Can you give every line of the listing below as a numbered list, leaving out the blank lines?

start DATASET RECORDS

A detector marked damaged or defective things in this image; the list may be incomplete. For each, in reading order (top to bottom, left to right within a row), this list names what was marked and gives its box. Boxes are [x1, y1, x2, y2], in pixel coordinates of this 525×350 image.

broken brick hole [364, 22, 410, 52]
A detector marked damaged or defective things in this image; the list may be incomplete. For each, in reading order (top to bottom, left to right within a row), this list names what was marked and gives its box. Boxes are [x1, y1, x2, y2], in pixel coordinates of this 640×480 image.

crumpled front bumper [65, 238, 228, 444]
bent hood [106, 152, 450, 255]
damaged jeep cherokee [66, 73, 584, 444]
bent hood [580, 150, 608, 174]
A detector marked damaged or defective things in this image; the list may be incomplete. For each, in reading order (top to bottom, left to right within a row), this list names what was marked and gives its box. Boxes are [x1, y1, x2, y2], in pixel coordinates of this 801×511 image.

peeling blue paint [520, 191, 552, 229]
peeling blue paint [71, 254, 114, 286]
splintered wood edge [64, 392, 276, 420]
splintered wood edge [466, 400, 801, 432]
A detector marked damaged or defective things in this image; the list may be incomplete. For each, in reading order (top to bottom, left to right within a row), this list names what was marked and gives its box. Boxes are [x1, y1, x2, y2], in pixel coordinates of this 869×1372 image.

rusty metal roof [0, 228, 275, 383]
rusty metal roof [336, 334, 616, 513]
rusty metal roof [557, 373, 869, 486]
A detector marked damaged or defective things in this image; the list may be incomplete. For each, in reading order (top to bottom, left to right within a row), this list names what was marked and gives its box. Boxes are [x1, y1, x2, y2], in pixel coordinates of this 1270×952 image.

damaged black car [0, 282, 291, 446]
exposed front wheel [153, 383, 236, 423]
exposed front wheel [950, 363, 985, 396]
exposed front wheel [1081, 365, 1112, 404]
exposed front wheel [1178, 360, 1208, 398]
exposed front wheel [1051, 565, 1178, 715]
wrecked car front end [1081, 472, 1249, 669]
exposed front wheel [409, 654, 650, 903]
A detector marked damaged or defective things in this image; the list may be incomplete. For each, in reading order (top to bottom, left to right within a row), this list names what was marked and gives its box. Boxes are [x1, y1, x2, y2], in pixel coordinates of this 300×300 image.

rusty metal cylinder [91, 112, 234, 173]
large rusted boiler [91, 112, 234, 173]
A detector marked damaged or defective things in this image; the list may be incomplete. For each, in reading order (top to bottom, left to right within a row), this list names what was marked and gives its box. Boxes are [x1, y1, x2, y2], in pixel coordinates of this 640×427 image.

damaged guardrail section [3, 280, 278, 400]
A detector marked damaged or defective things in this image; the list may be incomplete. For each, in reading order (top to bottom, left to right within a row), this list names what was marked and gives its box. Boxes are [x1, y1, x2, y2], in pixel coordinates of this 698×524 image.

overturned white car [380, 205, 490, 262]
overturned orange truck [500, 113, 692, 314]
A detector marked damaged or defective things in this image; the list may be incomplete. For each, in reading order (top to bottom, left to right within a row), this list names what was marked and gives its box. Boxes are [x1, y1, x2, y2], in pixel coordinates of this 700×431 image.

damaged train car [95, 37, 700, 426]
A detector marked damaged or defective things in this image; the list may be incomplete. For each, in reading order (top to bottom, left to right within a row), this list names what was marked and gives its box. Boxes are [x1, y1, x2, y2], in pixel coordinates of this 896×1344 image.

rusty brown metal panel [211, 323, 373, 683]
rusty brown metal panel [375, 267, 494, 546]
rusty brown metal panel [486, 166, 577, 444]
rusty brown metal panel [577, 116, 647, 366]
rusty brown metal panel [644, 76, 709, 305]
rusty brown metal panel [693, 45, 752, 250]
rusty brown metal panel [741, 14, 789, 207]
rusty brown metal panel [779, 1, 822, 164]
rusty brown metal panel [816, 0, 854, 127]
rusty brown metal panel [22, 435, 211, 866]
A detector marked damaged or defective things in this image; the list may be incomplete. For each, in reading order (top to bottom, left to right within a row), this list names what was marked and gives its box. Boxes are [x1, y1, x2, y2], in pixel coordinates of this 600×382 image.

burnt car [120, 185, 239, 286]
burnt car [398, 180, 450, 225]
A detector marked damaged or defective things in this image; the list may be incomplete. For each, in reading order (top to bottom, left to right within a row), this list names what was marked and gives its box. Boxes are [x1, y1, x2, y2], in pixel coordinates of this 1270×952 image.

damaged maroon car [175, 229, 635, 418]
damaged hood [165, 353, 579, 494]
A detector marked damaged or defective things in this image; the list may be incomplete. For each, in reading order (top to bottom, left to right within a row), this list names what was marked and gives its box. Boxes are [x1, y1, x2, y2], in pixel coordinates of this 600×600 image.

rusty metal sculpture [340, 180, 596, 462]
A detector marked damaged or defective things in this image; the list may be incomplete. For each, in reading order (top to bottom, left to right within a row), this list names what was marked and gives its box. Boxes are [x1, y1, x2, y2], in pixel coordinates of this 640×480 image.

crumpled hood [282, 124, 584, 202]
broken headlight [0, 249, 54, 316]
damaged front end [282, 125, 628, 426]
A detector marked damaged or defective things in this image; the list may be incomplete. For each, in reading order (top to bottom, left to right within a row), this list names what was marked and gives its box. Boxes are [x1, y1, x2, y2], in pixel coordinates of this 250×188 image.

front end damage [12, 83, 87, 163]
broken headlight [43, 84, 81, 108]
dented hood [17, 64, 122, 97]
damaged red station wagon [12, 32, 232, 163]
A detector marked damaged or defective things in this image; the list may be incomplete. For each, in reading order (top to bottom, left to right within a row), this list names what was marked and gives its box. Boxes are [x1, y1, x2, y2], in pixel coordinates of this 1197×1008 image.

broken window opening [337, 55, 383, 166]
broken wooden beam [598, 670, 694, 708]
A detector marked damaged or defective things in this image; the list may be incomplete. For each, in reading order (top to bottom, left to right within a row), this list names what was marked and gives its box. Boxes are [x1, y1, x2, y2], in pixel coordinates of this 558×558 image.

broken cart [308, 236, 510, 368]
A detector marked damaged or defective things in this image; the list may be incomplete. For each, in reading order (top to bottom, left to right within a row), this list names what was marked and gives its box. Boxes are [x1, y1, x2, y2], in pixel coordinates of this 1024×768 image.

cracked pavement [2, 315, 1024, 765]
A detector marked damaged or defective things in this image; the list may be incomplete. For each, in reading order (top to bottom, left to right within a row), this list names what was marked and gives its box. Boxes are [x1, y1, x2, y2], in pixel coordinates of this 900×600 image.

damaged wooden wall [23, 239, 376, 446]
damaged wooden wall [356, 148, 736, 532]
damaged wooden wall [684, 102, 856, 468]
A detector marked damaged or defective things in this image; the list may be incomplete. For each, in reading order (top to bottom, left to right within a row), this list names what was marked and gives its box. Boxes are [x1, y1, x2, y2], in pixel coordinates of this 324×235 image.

end DATASET RECORDS

WORKED ANSWER
1. A detector marked damaged or defective things in this image; the list may be incomplete. For each, in reading order (top to bottom, left to right within a row), this list names what was marked and gives its box. Boxes are [x1, y1, x2, y2], in pixel coordinates of this 525×350 image.
2. broken brick hole [364, 22, 410, 52]
3. A detector marked damaged or defective things in this image; the list may be incomplete. For each, in reading order (top to bottom, left to right within a row), this list names what was marked and gives its box. Boxes are [x1, y1, x2, y2], in pixel coordinates of this 640×480 image.
4. crumpled front bumper [65, 238, 228, 444]
5. bent hood [106, 152, 450, 255]
6. damaged jeep cherokee [66, 73, 584, 444]
7. bent hood [580, 150, 608, 174]
8. A detector marked damaged or defective things in this image; the list may be incomplete. For each, in reading order (top to bottom, left to right within a row), this list names what was marked and gives its box. Boxes are [x1, y1, x2, y2], in pixel coordinates of this 801×511 image.
9. peeling blue paint [520, 191, 552, 229]
10. peeling blue paint [71, 254, 114, 286]
11. splintered wood edge [64, 392, 276, 420]
12. splintered wood edge [466, 400, 801, 432]
13. A detector marked damaged or defective things in this image; the list may be incomplete. For each, in reading order (top to bottom, left to right within a row), this list names what was marked and gives its box. Boxes are [x1, y1, x2, y2], in pixel coordinates of this 869×1372 image.
14. rusty metal roof [0, 228, 275, 383]
15. rusty metal roof [336, 334, 616, 513]
16. rusty metal roof [557, 373, 869, 486]
17. A detector marked damaged or defective things in this image; the list may be incomplete. For each, in reading order (top to bottom, left to right within a row), this list names what was marked and gives its box. Boxes are [x1, y1, x2, y2], in pixel coordinates of this 1270×952 image.
18. damaged black car [0, 282, 291, 446]
19. exposed front wheel [153, 383, 236, 423]
20. exposed front wheel [950, 363, 985, 396]
21. exposed front wheel [1081, 365, 1112, 404]
22. exposed front wheel [1178, 360, 1208, 398]
23. exposed front wheel [1051, 565, 1178, 715]
24. wrecked car front end [1081, 472, 1249, 669]
25. exposed front wheel [409, 654, 650, 903]
26. A detector marked damaged or defective things in this image; the list may be incomplete. For each, in reading order (top to bottom, left to right within a row), this list names what was marked and gives its box. Boxes are [x1, y1, x2, y2], in pixel coordinates of this 300×300 image.
27. rusty metal cylinder [91, 112, 234, 173]
28. large rusted boiler [91, 112, 234, 173]
29. A detector marked damaged or defective things in this image; the list may be incomplete. For each, in reading order (top to bottom, left to right within a row), this list names what was marked and gives its box. Boxes are [x1, y1, x2, y2], in pixel coordinates of this 640×427 image.
30. damaged guardrail section [3, 280, 278, 400]
31. A detector marked damaged or defective things in this image; the list may be incomplete. For each, in reading order (top to bottom, left to right within a row), this list names what was marked and gives its box. Boxes are [x1, y1, x2, y2], in pixel coordinates of this 698×524 image.
32. overturned white car [380, 205, 490, 262]
33. overturned orange truck [500, 113, 692, 314]
34. A detector marked damaged or defective things in this image; the list may be incomplete. For each, in reading order (top to bottom, left to right within a row), this list names what was marked and gives its box. Boxes are [x1, y1, x2, y2], in pixel coordinates of this 700×431 image.
35. damaged train car [95, 37, 700, 426]
36. A detector marked damaged or defective things in this image; the list may be incomplete. For each, in reading order (top to bottom, left to right within a row), this list names what was marked and gives its box. Boxes are [x1, y1, x2, y2], in pixel coordinates of this 896×1344 image.
37. rusty brown metal panel [211, 323, 373, 683]
38. rusty brown metal panel [375, 267, 494, 546]
39. rusty brown metal panel [486, 166, 577, 444]
40. rusty brown metal panel [577, 116, 647, 366]
41. rusty brown metal panel [644, 76, 709, 305]
42. rusty brown metal panel [693, 45, 752, 250]
43. rusty brown metal panel [741, 14, 789, 207]
44. rusty brown metal panel [779, 1, 822, 164]
45. rusty brown metal panel [816, 0, 854, 127]
46. rusty brown metal panel [22, 435, 211, 866]
47. A detector marked damaged or defective things in this image; the list may be incomplete. For each, in reading order (top to bottom, left to right within a row), this list names what was marked and gives its box. Boxes are [x1, y1, x2, y2], in pixel coordinates of this 600×382 image.
48. burnt car [120, 185, 239, 286]
49. burnt car [398, 180, 450, 225]
50. A detector marked damaged or defective things in this image; the list may be incomplete. For each, in reading order (top to bottom, left to right within a row), this list names what was marked and gives its box. Boxes are [x1, y1, x2, y2], in pixel coordinates of this 1270×952 image.
51. damaged maroon car [175, 229, 635, 418]
52. damaged hood [165, 353, 579, 494]
53. A detector marked damaged or defective things in this image; the list may be incomplete. For each, in reading order (top to bottom, left to right within a row), this list names what was marked and gives its box. Boxes are [x1, y1, x2, y2], in pixel coordinates of this 600×600 image.
54. rusty metal sculpture [340, 180, 596, 462]
55. A detector marked damaged or defective things in this image; the list may be incomplete. For each, in reading order (top to bottom, left to right within a row), this list names what was marked and gives its box. Boxes are [x1, y1, x2, y2], in pixel coordinates of this 640×480 image.
56. crumpled hood [282, 124, 584, 202]
57. broken headlight [0, 249, 54, 316]
58. damaged front end [282, 125, 628, 426]
59. A detector marked damaged or defective things in this image; the list may be incomplete. For each, in reading order (top to bottom, left to right within a row), this list names what was marked and gives its box. Boxes are [x1, y1, x2, y2], in pixel coordinates of this 250×188 image.
60. front end damage [12, 83, 87, 163]
61. broken headlight [43, 84, 81, 108]
62. dented hood [17, 64, 122, 97]
63. damaged red station wagon [12, 32, 232, 163]
64. A detector marked damaged or defective things in this image; the list may be incomplete. For each, in reading order (top to bottom, left to right within a row), this list names what was marked and gives its box. Boxes are [x1, y1, x2, y2], in pixel coordinates of this 1197×1008 image.
65. broken window opening [337, 55, 383, 166]
66. broken wooden beam [598, 670, 694, 708]
67. A detector marked damaged or defective things in this image; the list may be incomplete. For each, in reading order (top to bottom, left to right within a row), this list names what was marked and gives its box. Boxes are [x1, y1, x2, y2], in pixel coordinates of this 558×558 image.
68. broken cart [308, 236, 510, 368]
69. A detector marked damaged or defective things in this image; the list may be incomplete. For each, in reading order (top to bottom, left to right within a row), this list names what was marked and gives its box. Boxes are [x1, y1, x2, y2], in pixel coordinates of this 1024×768 image.
70. cracked pavement [2, 315, 1024, 765]
71. A detector marked damaged or defective things in this image; the list may be incomplete. For each, in reading order (top to bottom, left to right within a row), this list names what was marked and gives its box. Boxes are [x1, y1, x2, y2], in pixel coordinates of this 900×600 image.
72. damaged wooden wall [23, 239, 376, 446]
73. damaged wooden wall [356, 148, 736, 532]
74. damaged wooden wall [684, 102, 856, 468]
75. A detector marked damaged or defective things in this image; the list may be incomplete. For each, in reading order (top to bottom, left to right within a row), this list names what was marked and gives its box. Boxes are [x1, y1, x2, y2], in pixel coordinates of this 324×235 image.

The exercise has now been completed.